## Passage to read
U.S. Pat. No. 5,543,403 discloses synthetic pentasaccharides in which N-sulfate, N-acetate and hydroxyl groups are replaced by alkoxy, and O-sulfate groups. WO 99/36428 discloses similar synthetic pentasaccharides, the L-iduronic unit of which is locked in a 2S0 conformation, and the D-glucuronic unit E of which has eventually an ethyl group at position 5.
However, while the presence of alkyl groups on these pentasaccharides unit considerably simplifies their mode of preparation, it also increases the half-life making the clinical use problematic.
EP 2 074 131 also attempts to provide synthetic pentasaccharides. In this application, it was considered that the ability of the pentasaccharides to go through the intestinal barrier was important for an application as antithrombotics.
However, it appeared that many compounds disclosed by EP 2 074 131 also have a too long half-life.
The half-life of anticoagulant pentasaccharides, the time required to halve the plasma concentration of the drug, is a very important pharmacokinetic parameter. Indeed, it is sometimes necessary, e.g. in case of an haemorrhage, to switch off as quickly as possible the anticoagulant effect so that the haemorrhage can be stopped.
Suitable half-lives for an anticoagulant range from about 5 to about 20 hours in human, corresponding to 0.5 hour to about 3 hours in the rat.
Introduction of a biotin moiety on the pentasaccharide allows fast suppression of the anticoagulant activity through injection of avidin, a protein that strongly binds to biotin.
The biotin group (IUPAC name: 5-[(3aS,4S,6aR)-2-oxohexahydro-1H-thieno[3,4-d]imidazol-4-yl]pentanoic acid; also known as vitamin B7) represents the following group:

Such biotinylated pentasaccharides are known from EP 1 322 673. Avidin prevents the compounds from having their effect on their targets and accelerates their elimination. The anti-factor Xa activity of the biotinylated compounds of EP 1 322 673 is equivalent to the activity of their non-biotinylated counterparts.
Thus, it is possible to neutralize the anticoagulant activity of biotinylated compounds by administration of avidin which eventually allows using long half-life anticoagulant pentasaccharides.
However, the enzyme biotinidase, that cleaves the amide bond at the carboxylate end of biotin, is present in blood plasma and could react with biotinylated compounds to de-biotinylate them. As a result, the de-biotinylated compounds are no longer neutralised by avidin while keeping their anticoagulant activity until they are physiologically washed out. This is a real problem because anticoagulant treatments can be given for long period of time and the de-biotinylated compound can accumulate in plasma. Therefore, it is still highly desirable to have biotinylated compounds with a short half-life to allow their immediate neutralization in case of emergency and to avoid their accumulation in plasma if they are de-biotinylated by biotinidase.
The authors of the present invention have surprisingly found that the half-life of alkylated/O-sulfated pentasaccharides can be modulated by varying the substituent groups of the D-unit.
Introducing an amino function at position 2 reduces the half-life.
Biotinylation of this 2 amino-function increases the half-life
Introducing one free hydroxyl function at the D-unit reduces the half-life.
A combination of these various observations allowed the authors to identify potent inhibitors of factor Xa biotinylated pentasaccharides with a short half-life.
Thus, one aim of the invention is to provide pentasaccharides, which are easy to synthesize and with a short half-life, and in particular biotinylated pentasaccharides.
Another aim of the invention is to provide biotinylated pentasaccharides with high anti-factor Xa activity, i.e. low value of IC50.
Therefore, all drawbacks of the prior art are overcome with the use of the compounds according to the invention, and more in particular the biotinylated ones.

## Data records
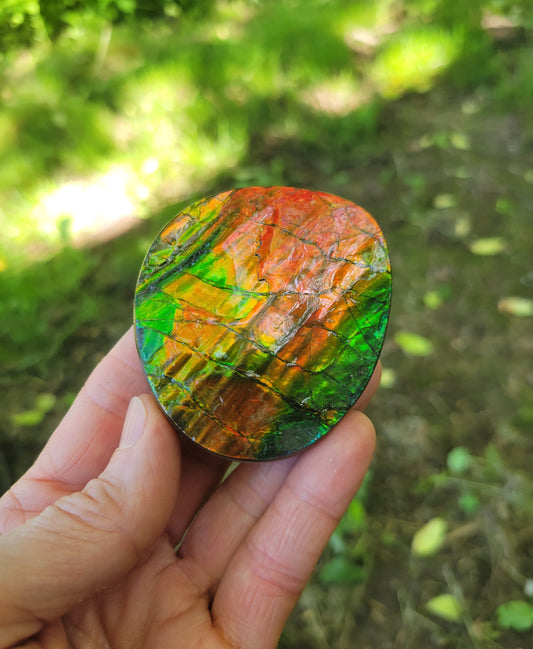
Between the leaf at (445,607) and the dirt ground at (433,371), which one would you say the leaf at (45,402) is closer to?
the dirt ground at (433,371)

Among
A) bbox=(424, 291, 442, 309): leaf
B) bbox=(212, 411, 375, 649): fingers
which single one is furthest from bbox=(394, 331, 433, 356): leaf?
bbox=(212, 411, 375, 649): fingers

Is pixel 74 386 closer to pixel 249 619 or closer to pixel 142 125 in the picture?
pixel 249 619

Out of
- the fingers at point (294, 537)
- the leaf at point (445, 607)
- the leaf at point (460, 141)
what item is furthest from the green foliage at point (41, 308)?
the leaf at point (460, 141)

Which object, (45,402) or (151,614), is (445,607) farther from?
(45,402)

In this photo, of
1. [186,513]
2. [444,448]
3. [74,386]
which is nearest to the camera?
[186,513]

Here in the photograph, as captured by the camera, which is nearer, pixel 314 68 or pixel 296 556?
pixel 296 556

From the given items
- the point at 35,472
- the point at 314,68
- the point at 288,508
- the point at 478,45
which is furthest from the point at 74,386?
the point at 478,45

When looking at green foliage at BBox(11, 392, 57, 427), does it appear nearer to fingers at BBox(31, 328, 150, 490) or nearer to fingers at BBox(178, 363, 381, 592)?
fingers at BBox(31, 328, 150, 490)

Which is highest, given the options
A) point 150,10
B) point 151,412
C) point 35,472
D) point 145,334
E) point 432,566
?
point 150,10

* * *

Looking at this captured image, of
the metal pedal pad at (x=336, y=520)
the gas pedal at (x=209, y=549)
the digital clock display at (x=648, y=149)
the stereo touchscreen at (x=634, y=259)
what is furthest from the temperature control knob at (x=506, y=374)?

## Required work
Retype the passage on anticoagulant pentasaccharides, everything from "EP 2 074 131 also attempts" down to "application as antithrombotics.".

## Output of the task
EP 2 074 131 also attempts to provide synthetic pentasaccharides. In this application, it was considered that the ability of the pentasaccharides to go through the intestinal barrier was important for an application as antithrombotics.